Try it: The answer should be each line from the entries below that has the word "measured" in it.

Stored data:
*** Block opens ***
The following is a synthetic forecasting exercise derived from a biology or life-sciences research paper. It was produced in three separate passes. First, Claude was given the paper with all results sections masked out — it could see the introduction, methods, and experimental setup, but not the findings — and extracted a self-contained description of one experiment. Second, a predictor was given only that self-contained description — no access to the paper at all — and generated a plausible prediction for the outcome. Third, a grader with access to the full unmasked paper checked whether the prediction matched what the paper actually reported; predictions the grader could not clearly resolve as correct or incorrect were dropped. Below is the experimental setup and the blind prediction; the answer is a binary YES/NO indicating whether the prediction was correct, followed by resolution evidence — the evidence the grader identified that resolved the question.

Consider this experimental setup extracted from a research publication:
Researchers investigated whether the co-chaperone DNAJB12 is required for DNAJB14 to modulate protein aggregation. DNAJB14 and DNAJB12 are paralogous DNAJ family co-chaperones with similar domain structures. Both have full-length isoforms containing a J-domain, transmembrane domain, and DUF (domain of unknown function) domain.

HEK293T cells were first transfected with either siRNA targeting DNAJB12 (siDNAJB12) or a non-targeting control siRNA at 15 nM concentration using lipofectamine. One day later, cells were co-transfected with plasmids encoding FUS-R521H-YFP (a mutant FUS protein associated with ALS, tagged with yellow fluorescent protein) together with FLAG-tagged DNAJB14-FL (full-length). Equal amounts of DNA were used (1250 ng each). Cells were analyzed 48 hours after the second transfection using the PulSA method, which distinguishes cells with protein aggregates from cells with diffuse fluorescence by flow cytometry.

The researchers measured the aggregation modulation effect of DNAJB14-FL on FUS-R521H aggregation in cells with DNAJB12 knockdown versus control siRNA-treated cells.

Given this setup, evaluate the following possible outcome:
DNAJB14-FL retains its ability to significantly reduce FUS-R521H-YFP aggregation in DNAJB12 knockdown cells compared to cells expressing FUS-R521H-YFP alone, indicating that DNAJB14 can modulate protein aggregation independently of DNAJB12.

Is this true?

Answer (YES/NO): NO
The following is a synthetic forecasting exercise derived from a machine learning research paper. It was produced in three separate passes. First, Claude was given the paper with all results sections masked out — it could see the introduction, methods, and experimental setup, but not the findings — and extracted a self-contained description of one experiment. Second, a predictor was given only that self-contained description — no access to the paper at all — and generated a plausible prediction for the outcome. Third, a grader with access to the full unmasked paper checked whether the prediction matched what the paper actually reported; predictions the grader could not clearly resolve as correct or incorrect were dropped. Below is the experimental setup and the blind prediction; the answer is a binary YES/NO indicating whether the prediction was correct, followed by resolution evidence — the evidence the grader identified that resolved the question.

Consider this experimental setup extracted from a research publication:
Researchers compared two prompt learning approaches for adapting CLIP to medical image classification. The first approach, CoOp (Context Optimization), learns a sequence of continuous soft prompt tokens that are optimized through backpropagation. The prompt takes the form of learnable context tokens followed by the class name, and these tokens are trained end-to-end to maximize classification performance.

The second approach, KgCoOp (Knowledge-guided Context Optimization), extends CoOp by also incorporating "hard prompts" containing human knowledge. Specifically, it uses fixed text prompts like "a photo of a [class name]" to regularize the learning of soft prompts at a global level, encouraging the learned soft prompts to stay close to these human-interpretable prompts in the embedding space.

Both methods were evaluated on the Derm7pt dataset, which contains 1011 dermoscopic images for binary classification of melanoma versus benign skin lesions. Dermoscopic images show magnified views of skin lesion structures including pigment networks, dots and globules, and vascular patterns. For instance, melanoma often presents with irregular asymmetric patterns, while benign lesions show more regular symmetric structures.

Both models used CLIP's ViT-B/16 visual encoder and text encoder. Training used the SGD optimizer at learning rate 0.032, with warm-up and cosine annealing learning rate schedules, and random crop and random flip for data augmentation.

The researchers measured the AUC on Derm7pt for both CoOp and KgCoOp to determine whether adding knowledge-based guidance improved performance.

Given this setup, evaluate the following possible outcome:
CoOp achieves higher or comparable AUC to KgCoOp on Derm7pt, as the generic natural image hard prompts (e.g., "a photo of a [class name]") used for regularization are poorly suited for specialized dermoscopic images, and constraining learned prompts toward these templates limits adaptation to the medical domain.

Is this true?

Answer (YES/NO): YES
*** Block closes ***
*** Block opens ***
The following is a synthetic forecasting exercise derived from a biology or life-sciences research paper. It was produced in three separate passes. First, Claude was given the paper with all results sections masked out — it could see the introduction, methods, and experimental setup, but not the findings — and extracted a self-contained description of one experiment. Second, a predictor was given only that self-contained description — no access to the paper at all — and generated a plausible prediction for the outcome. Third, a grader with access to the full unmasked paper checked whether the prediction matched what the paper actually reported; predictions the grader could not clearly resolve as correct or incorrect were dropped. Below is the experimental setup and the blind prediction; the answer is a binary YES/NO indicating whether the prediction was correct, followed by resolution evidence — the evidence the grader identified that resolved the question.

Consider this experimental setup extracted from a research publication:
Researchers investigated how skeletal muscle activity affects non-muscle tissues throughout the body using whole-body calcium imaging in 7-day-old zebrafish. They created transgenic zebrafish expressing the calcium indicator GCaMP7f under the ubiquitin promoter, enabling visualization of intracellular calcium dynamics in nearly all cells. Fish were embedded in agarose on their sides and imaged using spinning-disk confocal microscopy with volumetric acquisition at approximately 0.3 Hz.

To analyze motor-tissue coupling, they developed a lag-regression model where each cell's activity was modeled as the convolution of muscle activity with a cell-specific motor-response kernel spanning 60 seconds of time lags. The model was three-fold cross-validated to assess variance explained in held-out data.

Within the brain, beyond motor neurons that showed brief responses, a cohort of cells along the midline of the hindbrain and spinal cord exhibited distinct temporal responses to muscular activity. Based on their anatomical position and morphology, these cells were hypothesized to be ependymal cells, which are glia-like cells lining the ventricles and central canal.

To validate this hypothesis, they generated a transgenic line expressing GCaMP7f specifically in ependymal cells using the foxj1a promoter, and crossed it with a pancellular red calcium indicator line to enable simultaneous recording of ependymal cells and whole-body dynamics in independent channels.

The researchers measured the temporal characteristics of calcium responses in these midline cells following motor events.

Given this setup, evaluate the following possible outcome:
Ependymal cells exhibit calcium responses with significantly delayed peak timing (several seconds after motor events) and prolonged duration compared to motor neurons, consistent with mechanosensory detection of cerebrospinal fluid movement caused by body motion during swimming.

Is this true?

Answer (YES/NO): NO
*** Block closes ***
Reply to the exercise:
The researchers measured the aggregation modulation effect of DNAJB14-FL on FUS-R521H aggregation in cells with DNAJB12 knockdown versus control siRNA-treated cells.
The researchers measured the AUC on Derm7pt for both CoOp and KgCoOp to determine whether adding knowledge-based guidance improved performance.
The researchers measured the temporal characteristics of calcium responses in these midline cells following motor events.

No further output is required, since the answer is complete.